- **Data listing**:
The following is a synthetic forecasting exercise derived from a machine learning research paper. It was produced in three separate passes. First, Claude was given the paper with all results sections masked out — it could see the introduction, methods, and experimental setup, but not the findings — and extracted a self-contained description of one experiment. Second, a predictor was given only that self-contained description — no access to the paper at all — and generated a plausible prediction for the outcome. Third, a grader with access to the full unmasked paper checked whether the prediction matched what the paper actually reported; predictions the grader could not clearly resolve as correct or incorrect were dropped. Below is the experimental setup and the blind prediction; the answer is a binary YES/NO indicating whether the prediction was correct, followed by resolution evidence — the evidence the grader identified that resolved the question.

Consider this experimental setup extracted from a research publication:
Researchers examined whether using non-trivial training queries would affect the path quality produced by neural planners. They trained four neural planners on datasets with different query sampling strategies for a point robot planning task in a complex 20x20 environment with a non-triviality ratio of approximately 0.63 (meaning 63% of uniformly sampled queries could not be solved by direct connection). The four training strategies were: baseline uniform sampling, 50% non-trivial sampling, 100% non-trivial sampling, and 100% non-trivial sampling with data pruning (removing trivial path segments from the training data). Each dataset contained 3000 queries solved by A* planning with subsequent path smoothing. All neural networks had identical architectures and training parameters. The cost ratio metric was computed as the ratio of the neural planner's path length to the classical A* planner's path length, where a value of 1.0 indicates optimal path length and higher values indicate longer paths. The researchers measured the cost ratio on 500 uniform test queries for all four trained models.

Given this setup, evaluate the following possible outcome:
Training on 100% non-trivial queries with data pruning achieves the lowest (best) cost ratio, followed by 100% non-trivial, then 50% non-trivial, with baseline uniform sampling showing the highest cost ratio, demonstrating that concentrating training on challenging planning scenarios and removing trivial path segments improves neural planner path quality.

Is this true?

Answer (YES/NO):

- **Directions for this task**:
Your answer must be the full set of entries, copied exactly.

- **Worked solution**:
The following is a synthetic forecasting exercise derived from a machine learning research paper. It was produced in three separate passes. First, Claude was given the paper with all results sections masked out — it could see the introduction, methods, and experimental setup, but not the findings — and extracted a self-contained description of one experiment. Second, a predictor was given only that self-contained description — no access to the paper at all — and generated a plausible prediction for the outcome. Third, a grader with access to the full unmasked paper checked whether the prediction matched what the paper actually reported; predictions the grader could not clearly resolve as correct or incorrect were dropped. Below is the experimental setup and the blind prediction; the answer is a binary YES/NO indicating whether the prediction was correct, followed by resolution evidence — the evidence the grader identified that resolved the question.

Consider this experimental setup extracted from a research publication:
Researchers examined whether using non-trivial training queries would affect the path quality produced by neural planners. They trained four neural planners on datasets with different query sampling strategies for a point robot planning task in a complex 20x20 environment with a non-triviality ratio of approximately 0.63 (meaning 63% of uniformly sampled queries could not be solved by direct connection). The four training strategies were: baseline uniform sampling, 50% non-trivial sampling, 100% non-trivial sampling, and 100% non-trivial sampling with data pruning (removing trivial path segments from the training data). Each dataset contained 3000 queries solved by A* planning with subsequent path smoothing. All neural networks had identical architectures and training parameters. The cost ratio metric was computed as the ratio of the neural planner's path length to the classical A* planner's path length, where a value of 1.0 indicates optimal path length and higher values indicate longer paths. The researchers measured the cost ratio on 500 uniform test queries for all four trained models.

Given this setup, evaluate the following possible outcome:
Training on 100% non-trivial queries with data pruning achieves the lowest (best) cost ratio, followed by 100% non-trivial, then 50% non-trivial, with baseline uniform sampling showing the highest cost ratio, demonstrating that concentrating training on challenging planning scenarios and removing trivial path segments improves neural planner path quality.

Is this true?

Answer (YES/NO):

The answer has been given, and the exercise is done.